:: Page extract ::
* * * * * * * * *

The documentary follows filmmaker Jason Russell in his pursuit to end the conflict in Uganda by capturing Joseph Kony, the leader of the rebel group the Lord's Resistance Army, his personal army of kidnapped children.
Invisible Children says that Kony has gone unnoticed for his crimes against humanity because the American government does not see him as a direct threat to American foreign policy or interests. Invisible Children feels the injustice against the children has gone on for far too long, and the group wants to put a stop to it.
The organization decided to raise Kony's international profile so American politicians would take notice. The goal is to make Joseph Kony famous through making the documentary and having everyone possible, primarily college students, share the story of the tragedies. Using social media, word of mouth, posters and awareness rallies, Invisible Children has aimed to have Kony captured by the end of 2012 and to restore peace and prosperity to communities in Central Africa.
While awareness and support of the Invisible Children's movement has increased by the millions, it has been met with some controversy, including accusations that the organization is providing an idealistic and overly simplistic solution to an incredibly complex problem. Some have also pointed out that there are other people committing crimes against humanity and also other countries, like Sudan and Somalia, that are in need of support and funding just as much as Uganda.
In addition, public financial records indicate that only 32 percent of the money raised last year went to direct services to help the children affected by the LRA. The other 68 percent went to things like staff salaries, film production, and travel costs. Plus, even though Invisible Children is advocating for a peaceful resolution in bringing Kony to justice, it is not opposed to direct military intervention.
On Facebook, Invisible Children has more than 2 million likes, and on Twitter more than 320,000 [Y1] followers, including celebrities and other influential people. So by the looks of it, the organization is well on its way to making Joseph Kony a household name.

* * * * * * * * *

:: Dataset extract ::
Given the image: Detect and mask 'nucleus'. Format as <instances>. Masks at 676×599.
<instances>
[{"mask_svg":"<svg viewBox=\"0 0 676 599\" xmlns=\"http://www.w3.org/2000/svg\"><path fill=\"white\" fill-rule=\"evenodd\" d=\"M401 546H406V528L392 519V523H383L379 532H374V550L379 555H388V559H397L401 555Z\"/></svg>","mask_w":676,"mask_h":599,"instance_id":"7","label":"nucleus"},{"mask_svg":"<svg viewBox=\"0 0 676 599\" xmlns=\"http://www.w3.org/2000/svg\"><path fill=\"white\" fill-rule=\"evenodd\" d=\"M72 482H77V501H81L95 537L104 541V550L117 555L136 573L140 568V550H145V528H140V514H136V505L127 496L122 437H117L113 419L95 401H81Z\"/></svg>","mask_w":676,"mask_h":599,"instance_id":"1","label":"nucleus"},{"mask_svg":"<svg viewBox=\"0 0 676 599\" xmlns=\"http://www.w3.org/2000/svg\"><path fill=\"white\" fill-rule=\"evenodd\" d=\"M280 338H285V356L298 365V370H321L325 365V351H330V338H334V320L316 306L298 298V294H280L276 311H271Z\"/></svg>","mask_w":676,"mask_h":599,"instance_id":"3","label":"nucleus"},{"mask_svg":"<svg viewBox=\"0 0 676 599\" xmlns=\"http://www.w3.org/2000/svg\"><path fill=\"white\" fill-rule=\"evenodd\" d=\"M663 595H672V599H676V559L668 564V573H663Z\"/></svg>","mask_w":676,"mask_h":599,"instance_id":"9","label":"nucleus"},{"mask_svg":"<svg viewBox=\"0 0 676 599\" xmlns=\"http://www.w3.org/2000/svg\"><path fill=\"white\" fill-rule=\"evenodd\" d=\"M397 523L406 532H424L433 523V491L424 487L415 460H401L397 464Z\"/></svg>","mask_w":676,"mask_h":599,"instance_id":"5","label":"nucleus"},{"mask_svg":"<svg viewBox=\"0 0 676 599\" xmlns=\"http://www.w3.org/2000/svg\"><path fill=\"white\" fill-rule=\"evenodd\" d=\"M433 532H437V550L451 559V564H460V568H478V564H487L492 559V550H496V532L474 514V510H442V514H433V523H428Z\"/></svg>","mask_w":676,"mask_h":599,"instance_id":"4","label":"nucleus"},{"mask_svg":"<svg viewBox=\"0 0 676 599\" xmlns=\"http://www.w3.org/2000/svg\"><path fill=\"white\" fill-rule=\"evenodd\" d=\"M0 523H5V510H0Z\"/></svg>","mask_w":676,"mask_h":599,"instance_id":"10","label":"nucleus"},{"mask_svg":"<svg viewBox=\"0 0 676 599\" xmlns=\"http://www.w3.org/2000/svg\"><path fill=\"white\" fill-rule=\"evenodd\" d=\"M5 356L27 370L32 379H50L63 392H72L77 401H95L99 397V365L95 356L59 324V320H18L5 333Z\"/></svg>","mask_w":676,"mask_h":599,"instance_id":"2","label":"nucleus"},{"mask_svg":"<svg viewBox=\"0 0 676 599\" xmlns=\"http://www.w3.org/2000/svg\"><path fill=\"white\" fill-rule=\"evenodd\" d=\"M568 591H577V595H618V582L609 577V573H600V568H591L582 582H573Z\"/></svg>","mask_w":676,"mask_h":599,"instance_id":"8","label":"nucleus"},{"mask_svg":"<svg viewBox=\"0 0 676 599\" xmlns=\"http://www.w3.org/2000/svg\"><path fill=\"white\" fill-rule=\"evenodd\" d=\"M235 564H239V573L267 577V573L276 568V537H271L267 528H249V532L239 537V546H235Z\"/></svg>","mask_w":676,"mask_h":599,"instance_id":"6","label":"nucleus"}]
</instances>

* * * * * * * * *

:: Required task ::
Repeat the passage above about the Kony documentary word for word, between "In addition, public" and "direct military intervention.", inclusive.

:: Complete answer ::
In addition, public financial records indicate that only 32 percent of the money raised last year went to direct services to help the children affected by the LRA. The other 68 percent went to things like staff salaries, film production, and travel costs. Plus, even though Invisible Children is advocating for a peaceful resolution in bringing Kony to justice, it is not opposed to direct military intervention.